It’s so funny that we are so culturally conditioned to side skirt the subject of guaranteed income as a knee jerk reaction, without a moment given to consider it’s validity as an element in the endeavors we gather here to discuss.
Yes, it’s not a part of Lessig’s platform. The poster essentially asks, why isn’t it?
Is it because there is fear of being burdened with meaningless labels like ‘socialist”, or that he truly believes it has no place in a solution?
Meanwhile, the solutions elude everyone… including Lessig himself.
What will we do in a 90% automated world? You got to know it’s coming fast.
And wasn’t the whole point of automation to eliminate the burden from humanity and set it free?
Or was it always a ploy to make a hyper rich elite hell bent on destroying the environment with ever more ferocity and efficiency? What would be the point of that? What a disgusting waste of technology.
Will the crusty ancient jobs rhetoric still have resonance when that time comes?

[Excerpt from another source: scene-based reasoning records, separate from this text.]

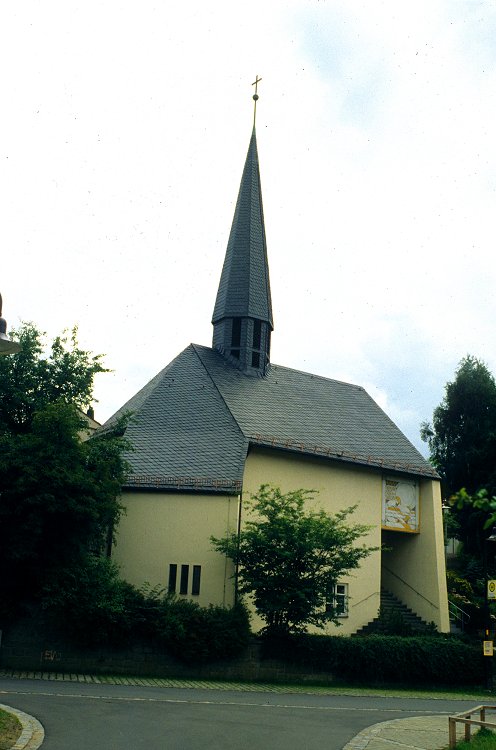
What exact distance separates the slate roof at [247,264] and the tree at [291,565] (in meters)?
12.4

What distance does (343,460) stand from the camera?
2984 centimetres

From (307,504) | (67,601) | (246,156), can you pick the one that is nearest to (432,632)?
(307,504)

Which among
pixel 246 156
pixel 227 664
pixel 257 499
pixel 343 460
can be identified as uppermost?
pixel 246 156

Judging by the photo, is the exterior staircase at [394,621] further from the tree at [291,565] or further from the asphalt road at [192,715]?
the asphalt road at [192,715]

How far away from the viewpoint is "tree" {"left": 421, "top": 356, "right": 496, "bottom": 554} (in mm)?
49031

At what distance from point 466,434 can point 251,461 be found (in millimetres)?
28005

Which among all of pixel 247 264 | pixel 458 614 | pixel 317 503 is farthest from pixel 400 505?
pixel 247 264

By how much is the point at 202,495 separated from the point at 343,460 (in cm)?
605

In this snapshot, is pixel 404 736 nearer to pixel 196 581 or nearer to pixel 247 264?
pixel 196 581

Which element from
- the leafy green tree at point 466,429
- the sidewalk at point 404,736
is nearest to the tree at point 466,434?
the leafy green tree at point 466,429

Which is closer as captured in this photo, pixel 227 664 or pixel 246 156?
pixel 227 664

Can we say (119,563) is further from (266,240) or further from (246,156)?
(246,156)

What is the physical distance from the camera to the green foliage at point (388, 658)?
75.0 feet

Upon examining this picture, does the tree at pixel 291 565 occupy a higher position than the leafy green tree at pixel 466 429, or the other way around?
the leafy green tree at pixel 466 429
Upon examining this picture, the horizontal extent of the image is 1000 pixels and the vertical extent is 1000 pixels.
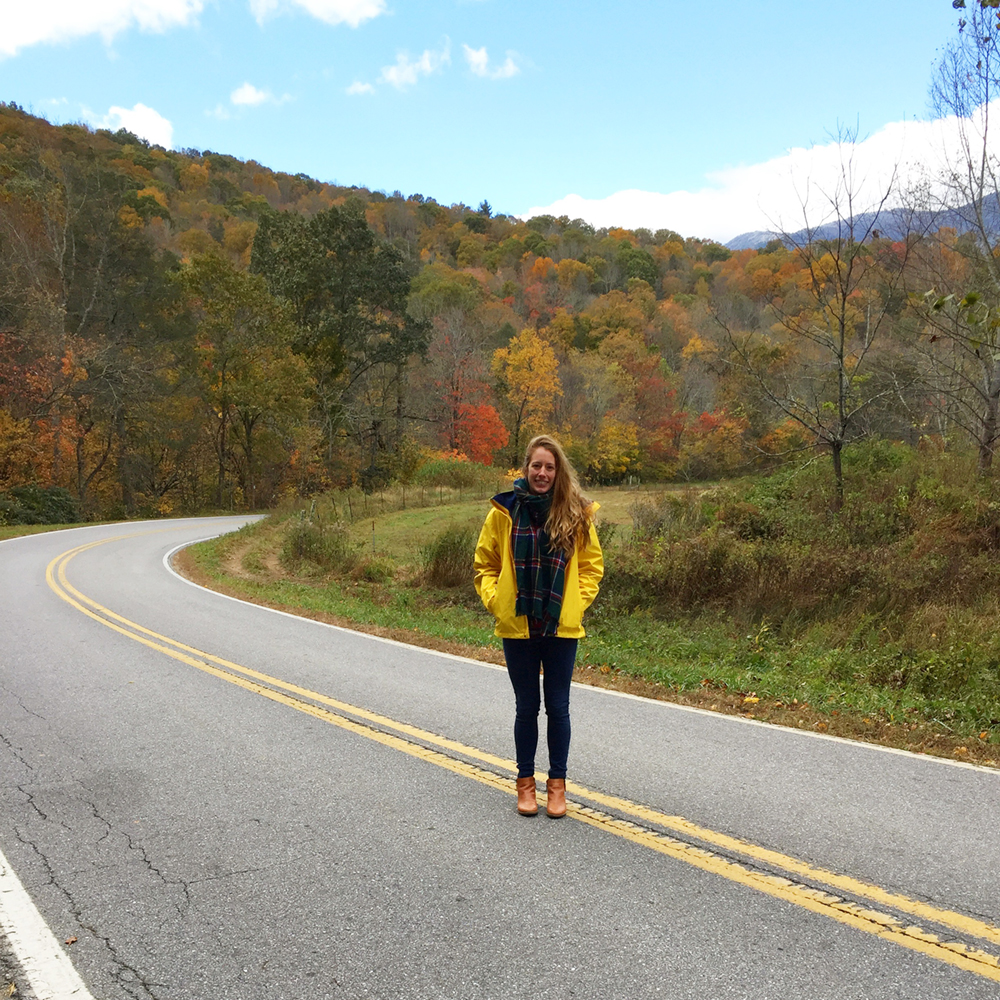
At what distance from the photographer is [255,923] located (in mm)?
3207

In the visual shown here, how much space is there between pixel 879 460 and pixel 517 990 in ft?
51.9

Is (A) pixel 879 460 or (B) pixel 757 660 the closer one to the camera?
(B) pixel 757 660

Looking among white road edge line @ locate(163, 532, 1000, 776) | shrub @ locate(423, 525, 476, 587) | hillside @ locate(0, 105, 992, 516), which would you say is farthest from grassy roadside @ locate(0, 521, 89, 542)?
white road edge line @ locate(163, 532, 1000, 776)

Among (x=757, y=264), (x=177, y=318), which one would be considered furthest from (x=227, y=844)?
(x=757, y=264)

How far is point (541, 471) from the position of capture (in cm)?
410

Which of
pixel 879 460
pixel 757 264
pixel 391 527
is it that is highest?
pixel 757 264

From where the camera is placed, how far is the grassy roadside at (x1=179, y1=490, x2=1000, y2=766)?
5988 millimetres

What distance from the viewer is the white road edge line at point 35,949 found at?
111 inches

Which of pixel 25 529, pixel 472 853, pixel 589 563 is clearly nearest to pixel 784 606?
pixel 589 563

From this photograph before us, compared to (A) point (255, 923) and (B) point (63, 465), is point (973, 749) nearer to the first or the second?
(A) point (255, 923)

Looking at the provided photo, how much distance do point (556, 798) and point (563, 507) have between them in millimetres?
1609

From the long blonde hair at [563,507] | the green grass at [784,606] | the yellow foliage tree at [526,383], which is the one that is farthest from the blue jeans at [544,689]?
the yellow foliage tree at [526,383]

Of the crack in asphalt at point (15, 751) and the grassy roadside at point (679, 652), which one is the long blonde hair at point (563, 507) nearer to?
the grassy roadside at point (679, 652)

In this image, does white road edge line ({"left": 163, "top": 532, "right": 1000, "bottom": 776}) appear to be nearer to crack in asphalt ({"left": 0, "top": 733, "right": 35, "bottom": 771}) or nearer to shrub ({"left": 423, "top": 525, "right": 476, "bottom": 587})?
shrub ({"left": 423, "top": 525, "right": 476, "bottom": 587})
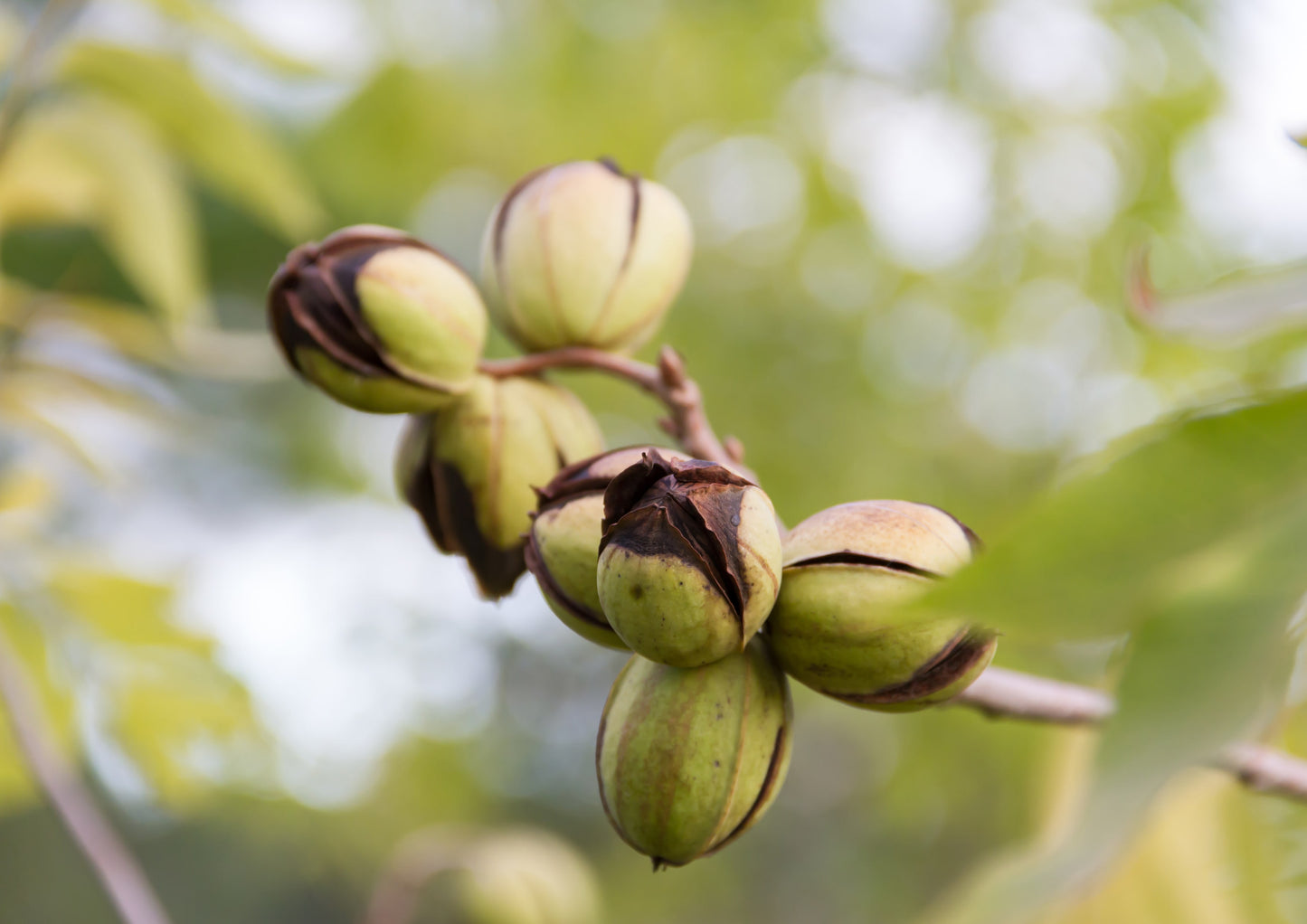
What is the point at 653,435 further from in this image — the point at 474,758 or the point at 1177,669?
the point at 1177,669

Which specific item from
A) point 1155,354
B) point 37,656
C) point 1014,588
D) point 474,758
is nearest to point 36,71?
point 37,656

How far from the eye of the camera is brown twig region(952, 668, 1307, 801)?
2.75 ft

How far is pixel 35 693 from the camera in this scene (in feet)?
6.64

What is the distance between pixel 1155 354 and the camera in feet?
13.2

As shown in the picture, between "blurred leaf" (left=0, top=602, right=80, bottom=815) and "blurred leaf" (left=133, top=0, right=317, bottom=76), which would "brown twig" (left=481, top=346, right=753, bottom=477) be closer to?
"blurred leaf" (left=133, top=0, right=317, bottom=76)

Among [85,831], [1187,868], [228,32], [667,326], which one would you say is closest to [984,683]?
[1187,868]

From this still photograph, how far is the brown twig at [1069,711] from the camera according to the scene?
84cm

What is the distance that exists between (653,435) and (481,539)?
13.6 ft

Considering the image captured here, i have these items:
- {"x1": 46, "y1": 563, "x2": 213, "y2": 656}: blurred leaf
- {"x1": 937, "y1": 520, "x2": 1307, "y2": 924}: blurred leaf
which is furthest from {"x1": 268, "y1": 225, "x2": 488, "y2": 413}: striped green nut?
{"x1": 46, "y1": 563, "x2": 213, "y2": 656}: blurred leaf

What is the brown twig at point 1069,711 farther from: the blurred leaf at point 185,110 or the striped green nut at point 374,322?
the blurred leaf at point 185,110

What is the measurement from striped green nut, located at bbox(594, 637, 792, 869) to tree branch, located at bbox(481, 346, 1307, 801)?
149 millimetres

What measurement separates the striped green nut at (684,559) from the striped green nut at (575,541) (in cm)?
7

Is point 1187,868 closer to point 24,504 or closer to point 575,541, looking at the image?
point 575,541

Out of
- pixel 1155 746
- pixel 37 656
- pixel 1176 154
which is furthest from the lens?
pixel 1176 154
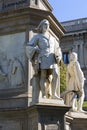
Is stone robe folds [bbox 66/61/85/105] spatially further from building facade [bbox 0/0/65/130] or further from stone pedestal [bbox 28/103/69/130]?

This is like climate change. Everyone seems open to any solution, so long as it looks and sounds a lot like the ones we have now.
There’s lots of aristocracy talk at the Constitutional Convention & @tweetthedebates. I can start hashtagging it a certain way for you if that would be helpful.
The best quotes are from Gouverneur Morris, though his solution is to give the rich their own House of Lords (else they’d take over the rest).